◆ What is expected: Repeat the following lines exactly and nothing else: the line containing "In terms of distance, how" and each line after it through the end of the listing.

[Records of spatial reasoning questions]
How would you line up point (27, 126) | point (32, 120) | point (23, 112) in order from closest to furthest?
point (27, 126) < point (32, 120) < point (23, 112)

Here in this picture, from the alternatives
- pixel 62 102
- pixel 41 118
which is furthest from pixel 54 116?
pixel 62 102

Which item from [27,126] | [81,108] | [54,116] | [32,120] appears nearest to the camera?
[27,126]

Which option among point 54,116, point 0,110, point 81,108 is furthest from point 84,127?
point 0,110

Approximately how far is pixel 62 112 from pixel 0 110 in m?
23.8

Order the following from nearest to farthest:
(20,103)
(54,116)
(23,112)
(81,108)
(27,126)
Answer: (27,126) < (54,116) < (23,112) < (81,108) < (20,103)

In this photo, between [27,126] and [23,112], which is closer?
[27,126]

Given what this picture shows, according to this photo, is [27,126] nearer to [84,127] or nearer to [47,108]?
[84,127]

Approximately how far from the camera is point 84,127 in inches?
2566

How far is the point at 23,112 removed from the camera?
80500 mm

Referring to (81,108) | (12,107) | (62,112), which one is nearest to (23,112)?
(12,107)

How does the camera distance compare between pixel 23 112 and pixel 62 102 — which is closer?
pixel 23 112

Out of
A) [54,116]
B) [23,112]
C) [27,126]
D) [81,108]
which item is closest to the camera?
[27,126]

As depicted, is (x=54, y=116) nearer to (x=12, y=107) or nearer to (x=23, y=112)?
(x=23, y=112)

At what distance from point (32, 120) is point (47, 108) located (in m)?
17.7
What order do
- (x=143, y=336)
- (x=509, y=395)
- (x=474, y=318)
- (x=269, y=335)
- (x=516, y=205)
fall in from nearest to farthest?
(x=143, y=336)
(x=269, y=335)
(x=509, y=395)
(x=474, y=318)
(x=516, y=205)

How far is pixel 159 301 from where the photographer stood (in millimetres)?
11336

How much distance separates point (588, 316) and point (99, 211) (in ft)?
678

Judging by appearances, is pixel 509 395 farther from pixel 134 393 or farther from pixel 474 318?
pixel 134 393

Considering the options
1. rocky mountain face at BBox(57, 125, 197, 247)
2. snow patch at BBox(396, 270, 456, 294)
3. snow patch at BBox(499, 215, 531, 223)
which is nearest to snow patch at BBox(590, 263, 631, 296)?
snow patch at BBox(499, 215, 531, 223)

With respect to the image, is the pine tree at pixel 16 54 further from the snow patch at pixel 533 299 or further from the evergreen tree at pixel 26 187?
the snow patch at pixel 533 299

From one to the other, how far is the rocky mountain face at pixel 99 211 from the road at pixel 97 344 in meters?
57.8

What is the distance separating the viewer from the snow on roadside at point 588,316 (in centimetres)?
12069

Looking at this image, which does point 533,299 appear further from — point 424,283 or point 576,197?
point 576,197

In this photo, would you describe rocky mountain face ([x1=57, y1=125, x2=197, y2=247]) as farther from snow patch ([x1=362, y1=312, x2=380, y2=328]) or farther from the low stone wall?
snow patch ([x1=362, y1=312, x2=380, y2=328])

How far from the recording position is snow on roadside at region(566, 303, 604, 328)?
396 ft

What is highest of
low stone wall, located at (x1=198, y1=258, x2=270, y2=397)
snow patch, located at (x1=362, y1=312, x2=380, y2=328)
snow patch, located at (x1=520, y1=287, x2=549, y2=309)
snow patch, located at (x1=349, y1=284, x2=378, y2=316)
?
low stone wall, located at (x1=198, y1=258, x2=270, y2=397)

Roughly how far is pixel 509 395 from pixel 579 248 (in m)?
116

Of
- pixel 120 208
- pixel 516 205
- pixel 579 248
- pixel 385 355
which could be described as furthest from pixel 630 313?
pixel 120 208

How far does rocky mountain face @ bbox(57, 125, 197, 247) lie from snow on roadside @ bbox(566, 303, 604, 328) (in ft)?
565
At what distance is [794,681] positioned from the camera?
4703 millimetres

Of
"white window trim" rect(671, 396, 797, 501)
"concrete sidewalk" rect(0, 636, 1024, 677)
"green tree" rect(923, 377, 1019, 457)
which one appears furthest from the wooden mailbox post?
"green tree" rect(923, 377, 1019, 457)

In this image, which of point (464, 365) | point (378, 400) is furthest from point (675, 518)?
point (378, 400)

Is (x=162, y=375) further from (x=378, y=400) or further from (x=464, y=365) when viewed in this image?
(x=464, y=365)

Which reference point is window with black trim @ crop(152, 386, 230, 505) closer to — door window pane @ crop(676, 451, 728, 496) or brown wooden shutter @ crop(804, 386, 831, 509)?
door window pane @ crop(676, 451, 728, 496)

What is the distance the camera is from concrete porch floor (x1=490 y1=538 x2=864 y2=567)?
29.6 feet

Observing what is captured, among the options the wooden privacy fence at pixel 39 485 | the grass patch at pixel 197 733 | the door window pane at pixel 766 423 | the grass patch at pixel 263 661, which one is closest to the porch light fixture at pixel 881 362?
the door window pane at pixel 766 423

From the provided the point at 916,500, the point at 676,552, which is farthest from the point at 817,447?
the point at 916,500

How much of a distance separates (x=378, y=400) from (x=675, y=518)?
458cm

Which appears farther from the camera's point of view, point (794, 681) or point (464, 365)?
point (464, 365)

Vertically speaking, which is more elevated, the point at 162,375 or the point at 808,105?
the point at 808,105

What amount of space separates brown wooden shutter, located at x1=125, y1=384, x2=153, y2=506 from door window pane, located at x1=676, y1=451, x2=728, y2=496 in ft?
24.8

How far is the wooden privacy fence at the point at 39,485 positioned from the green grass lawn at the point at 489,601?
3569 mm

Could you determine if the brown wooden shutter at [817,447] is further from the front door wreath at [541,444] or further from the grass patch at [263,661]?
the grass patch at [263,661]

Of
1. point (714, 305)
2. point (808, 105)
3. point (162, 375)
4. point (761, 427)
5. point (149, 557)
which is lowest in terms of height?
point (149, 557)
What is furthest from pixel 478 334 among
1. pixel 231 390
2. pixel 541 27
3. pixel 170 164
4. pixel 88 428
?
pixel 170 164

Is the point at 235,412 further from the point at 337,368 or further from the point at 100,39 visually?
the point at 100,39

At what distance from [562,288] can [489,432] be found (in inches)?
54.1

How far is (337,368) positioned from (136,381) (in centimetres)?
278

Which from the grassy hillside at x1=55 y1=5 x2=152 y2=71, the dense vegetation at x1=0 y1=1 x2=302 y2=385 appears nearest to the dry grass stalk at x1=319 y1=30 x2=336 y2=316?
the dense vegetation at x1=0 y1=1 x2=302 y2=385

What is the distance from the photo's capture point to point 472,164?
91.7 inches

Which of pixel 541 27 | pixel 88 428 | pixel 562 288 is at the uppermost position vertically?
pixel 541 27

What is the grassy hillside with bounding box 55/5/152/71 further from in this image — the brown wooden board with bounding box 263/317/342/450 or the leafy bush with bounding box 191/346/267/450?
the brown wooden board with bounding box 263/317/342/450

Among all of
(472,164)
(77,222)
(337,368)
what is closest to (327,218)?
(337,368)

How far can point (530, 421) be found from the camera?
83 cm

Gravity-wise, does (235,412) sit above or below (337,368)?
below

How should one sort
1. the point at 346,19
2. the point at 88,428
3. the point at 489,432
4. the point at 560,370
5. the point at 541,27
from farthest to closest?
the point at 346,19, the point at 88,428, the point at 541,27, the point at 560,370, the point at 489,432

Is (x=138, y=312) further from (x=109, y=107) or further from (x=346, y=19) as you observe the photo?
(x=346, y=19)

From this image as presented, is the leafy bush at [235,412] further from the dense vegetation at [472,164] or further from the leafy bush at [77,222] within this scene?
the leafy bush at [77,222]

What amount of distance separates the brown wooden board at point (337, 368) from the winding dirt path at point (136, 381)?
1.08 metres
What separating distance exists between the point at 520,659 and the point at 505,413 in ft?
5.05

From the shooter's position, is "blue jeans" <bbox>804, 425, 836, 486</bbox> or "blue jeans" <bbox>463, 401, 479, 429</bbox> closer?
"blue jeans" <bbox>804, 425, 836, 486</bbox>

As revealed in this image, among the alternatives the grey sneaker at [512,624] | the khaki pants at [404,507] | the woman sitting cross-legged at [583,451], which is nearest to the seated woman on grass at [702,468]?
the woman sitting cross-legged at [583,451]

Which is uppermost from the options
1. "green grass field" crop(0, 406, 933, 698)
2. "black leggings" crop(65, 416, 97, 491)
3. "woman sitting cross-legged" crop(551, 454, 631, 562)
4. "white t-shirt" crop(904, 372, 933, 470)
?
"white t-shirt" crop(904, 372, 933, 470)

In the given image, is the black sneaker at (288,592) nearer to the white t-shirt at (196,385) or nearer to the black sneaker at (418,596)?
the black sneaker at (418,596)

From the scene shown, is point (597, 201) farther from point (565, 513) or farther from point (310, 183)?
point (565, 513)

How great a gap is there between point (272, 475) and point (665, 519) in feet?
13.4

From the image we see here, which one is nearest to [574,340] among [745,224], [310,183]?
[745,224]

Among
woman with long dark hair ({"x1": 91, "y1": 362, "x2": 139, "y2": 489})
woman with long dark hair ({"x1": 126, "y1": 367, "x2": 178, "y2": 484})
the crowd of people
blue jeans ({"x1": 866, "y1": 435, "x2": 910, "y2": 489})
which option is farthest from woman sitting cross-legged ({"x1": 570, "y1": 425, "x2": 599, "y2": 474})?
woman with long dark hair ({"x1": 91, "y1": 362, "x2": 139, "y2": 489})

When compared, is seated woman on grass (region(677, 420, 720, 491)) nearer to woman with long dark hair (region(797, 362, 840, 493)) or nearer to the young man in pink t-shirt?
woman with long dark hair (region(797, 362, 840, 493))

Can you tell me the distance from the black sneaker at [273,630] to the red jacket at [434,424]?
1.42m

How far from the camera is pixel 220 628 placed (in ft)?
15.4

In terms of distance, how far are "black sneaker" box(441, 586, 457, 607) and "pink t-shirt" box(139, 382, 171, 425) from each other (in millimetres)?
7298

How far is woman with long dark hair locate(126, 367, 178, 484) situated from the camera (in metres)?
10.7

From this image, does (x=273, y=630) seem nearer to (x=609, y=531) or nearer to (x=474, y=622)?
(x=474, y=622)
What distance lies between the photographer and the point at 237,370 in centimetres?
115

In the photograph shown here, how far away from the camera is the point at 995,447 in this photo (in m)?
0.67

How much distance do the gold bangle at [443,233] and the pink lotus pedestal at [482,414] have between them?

◆ Exercise solution:
In terms of distance, how far are "black sneaker" box(441, 586, 457, 607) and "pink t-shirt" box(139, 382, 171, 425) from each other (in millimetres)?
7298

How far is woman with long dark hair locate(126, 367, 178, 484) situated from the camera (in metres)?
10.7

From this image, does (x=273, y=630) seem nearer to (x=609, y=531) or nearer to (x=474, y=622)?
(x=474, y=622)
What distance lies between the photographer and the point at 237,370 in centimetres?
115

In the photograph shown here, how far away from the camera is the point at 995,447 in this photo (in m)?
0.67

How much distance do the gold bangle at [443,233] and the pink lotus pedestal at [482,414] have between them?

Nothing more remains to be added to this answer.